Editorial: So wird das Jahr 1996 für ATARI-User

Ein neues „ATARI-Jahr“ hat begonnen und viele von Ihnen fragen sich, wie es denn in Zukunft weitergehen wird. „Genau so, wie bisher auch!“, können wir Ihnen dazu nur antworten. Wenngleich vielfach vom Ende des ATARI-Marktes geredet wurde, so ist dieses auch in diesem Jahr noch nicht in Sicht. Wieso das so ist? Ab und an verschwinden doch Soft- und Hardwareanbieter von der Bildfläche oder mutieren zu PC-Anbietern. Der Grund hierfür ist relativ einfach zu beschreiben. Man könnte provokativ sagen „der ATARI-Markt ist halt zu gut zum Weiterleben“; aber was verbirgt sich dahinter?

Nun, seit über 10 Jahren existieren in unseren (und auch anderen) Breitengraden ATARI-Computer mit dem TOS-Betriebssystem. Innerhalb dieser 10 Jahre wurde viel Software entwickelt und verbessert. Heute hat der Markt einen Stand erreicht, bei dem man sagen könnte, dass die ATARI-Systeme in fast allen Teilbereichen nahezu ausgereizt worden sind. Der Otto-Normalverbraucher besitzt die Software, die er benötigt und sieht daher auch keinen Grund, neue anzuschaffen. Hieraus resultiert natürlich, dass die Nachfrage bei den Herstellern sinkt, wenngleich der Markt an sich noch sehr aktiv ist. Wem kann man hierfür die Schuld geben?

Um es wiedereinmal provozierend zu sagen „ATARI, denn sie waren zu gut für diese Welt“. Der ganze Stolz ATARIs ist zum Verhängnis geworden:

Die ATARI-Rechner sind bis auf einige Ausnahmen stets kompatibel zueinander gewesen, egal ob der Rechner von 1985 oder von 1993 stammt. Wozu sollte sich also der Besitzer eines 1040STF einen Mega ST oder sogar TT kaufen, sofern die gute alte Textverarbeitung auch auf dem alten Gerät in ausreichender Qualität läuft? Nur des Geschwindigkeitsvorteiles zuliebe?

So dachten und denken viele ATARI-User, die den Computer lediglich als bessere Schreibmaschine oder als komfortablen Aktenordner verwenden. Da hat der PC-Markt unter der Leitung „Gates“ es doch viel geschickter gehandhabt. Wenn neue und schnellere Rechner produziert wurden, haben sich die Softwarehersteller schnell an die Arbeit gemacht und die alten Programme entweder so dem Stand der Dinge angepaßt, dass sie eine höhere Rechenleistung benötigten, oder sie haben Software entwickelt, die nur auf dem jeweils schnellsten Rechner vernünftig lief. So ist es nicht verwunderlich, dass ein solider PC- User viele Stadien, angefangen vom 286er, bis hin zum Pentium durchlaufen hat und auf diesem Wege viele tausend DM investieren musste, ohne dass ein Ende des stätigen Aufsteigens abzusehen wäre. Heute sieht es nicht viel anders aus:

Nachdem mit dem Pentium das Ende der Fahnenstange erreicht worden ist, zumindest was die Bedürfnisse des Heimanwenders betrifft, wurde ein Produkt namens „Windows\’95“ entwickelt, welches mit nicht weniger als 8 MB RAM-Speicher arbeitet - vernünftig aber erst ab 16 MB RAM zum Zuge kommt. Und das alles nur dafür, dass der PC auch endlich einen Mülleimer auf dem Desktop besitzt. Um das ganze ein wenig abzurunden und insbesondere speichermäßig aufzublähen, werden beim Kopieren von Dateien kleine Animationen eingeblendet. Welche Vorteile bringen mir der PC oder der Apple denn nun wirklich?

□ □ □ □ □ □ □

__ARBEITSANWEISUNG__
Gib an, seit wie vielen Jahren es laut dem Editorial ATARI-Computer mit dem TOS-Betriebssystem gibt. Die Einträge werden hier nicht gebraucht.

□ □ □ □ □ □ □

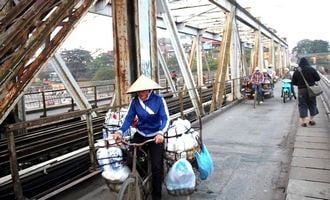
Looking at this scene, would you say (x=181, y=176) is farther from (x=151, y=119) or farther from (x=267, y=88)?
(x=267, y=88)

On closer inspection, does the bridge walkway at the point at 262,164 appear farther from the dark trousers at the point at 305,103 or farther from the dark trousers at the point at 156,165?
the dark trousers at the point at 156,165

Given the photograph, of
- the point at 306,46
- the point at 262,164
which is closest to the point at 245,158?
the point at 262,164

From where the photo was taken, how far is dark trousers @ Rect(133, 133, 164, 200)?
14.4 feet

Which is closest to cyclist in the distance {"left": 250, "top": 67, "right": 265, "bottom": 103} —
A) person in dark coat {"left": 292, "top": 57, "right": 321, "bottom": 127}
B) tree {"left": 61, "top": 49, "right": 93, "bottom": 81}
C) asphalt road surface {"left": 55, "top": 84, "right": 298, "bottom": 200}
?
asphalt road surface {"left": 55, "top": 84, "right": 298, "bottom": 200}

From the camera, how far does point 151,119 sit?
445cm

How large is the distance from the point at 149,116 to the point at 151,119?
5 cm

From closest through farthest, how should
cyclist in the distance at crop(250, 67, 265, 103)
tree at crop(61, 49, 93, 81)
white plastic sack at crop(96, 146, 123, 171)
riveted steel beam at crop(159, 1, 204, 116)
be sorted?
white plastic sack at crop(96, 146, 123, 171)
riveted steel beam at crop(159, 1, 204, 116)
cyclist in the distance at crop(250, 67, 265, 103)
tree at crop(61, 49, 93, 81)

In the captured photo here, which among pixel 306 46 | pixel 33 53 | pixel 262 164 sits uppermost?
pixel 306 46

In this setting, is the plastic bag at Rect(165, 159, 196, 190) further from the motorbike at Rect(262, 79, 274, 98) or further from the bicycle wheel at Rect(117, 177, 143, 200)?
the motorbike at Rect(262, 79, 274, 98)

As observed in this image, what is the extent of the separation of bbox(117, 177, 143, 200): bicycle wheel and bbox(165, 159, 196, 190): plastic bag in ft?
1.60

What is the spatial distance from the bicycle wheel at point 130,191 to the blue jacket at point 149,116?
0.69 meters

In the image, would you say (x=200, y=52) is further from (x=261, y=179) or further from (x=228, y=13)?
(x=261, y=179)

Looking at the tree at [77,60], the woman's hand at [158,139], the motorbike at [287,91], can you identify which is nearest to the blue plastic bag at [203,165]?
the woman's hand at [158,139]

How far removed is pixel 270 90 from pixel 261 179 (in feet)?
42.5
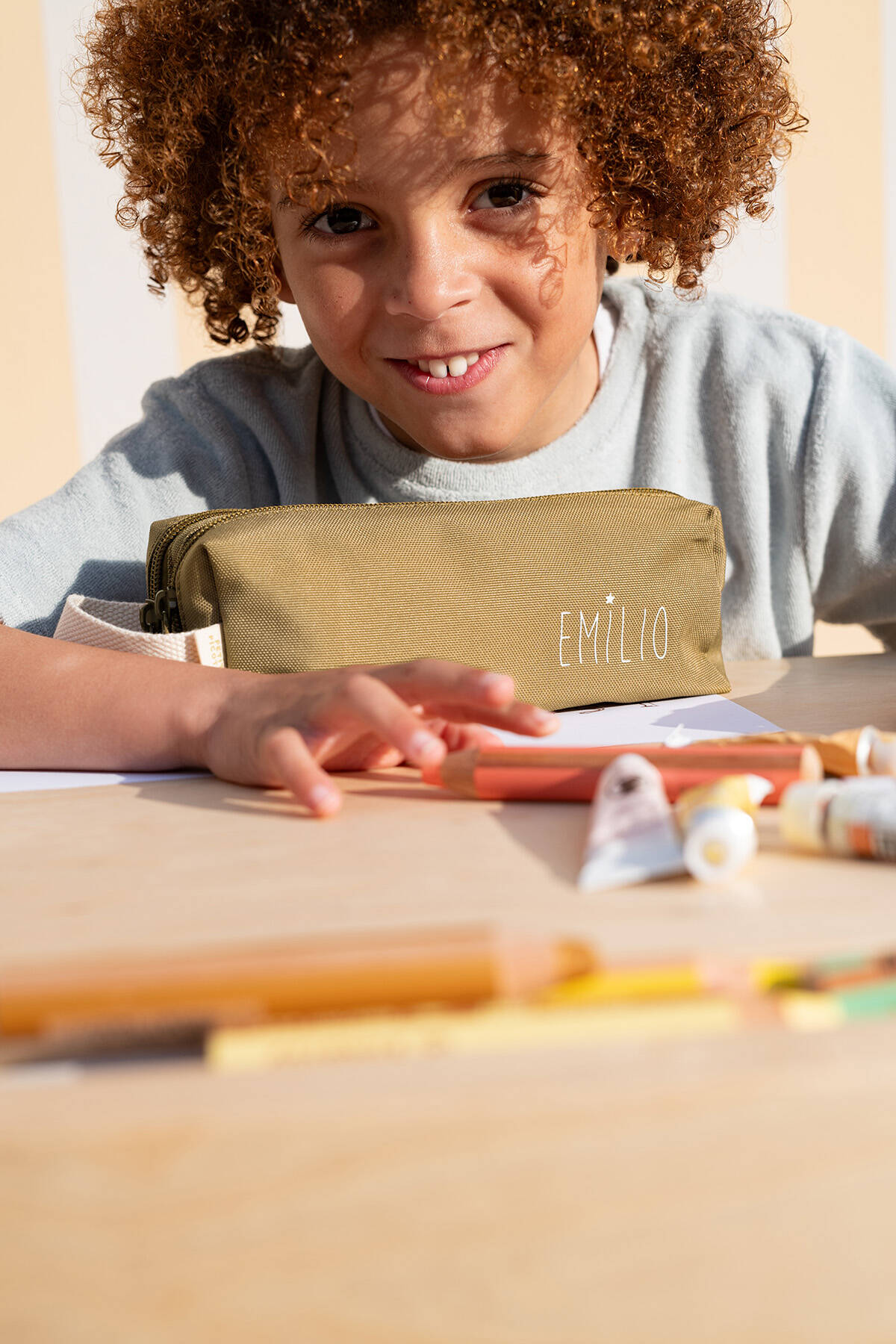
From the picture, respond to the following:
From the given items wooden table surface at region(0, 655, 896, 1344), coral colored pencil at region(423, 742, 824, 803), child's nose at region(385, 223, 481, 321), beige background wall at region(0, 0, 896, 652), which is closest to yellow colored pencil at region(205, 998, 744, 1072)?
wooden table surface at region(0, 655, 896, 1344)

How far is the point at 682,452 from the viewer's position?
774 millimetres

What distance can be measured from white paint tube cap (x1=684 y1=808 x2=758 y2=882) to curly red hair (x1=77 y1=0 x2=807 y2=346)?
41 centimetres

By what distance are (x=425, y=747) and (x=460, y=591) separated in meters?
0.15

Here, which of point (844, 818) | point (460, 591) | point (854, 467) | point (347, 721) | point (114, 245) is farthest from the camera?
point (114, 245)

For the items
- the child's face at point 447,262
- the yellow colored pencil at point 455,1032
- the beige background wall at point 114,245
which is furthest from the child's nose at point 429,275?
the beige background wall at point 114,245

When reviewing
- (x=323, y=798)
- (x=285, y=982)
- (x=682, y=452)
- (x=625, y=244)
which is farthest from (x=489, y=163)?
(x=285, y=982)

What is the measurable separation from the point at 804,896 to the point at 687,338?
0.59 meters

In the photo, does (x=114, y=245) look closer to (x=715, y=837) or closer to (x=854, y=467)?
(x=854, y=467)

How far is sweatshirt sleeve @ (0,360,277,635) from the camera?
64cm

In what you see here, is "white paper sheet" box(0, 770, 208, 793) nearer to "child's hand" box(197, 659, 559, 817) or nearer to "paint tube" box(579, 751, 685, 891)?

□ □ □ □ □ □ □

__LÖSUNG__
Seit über 10 Jahren.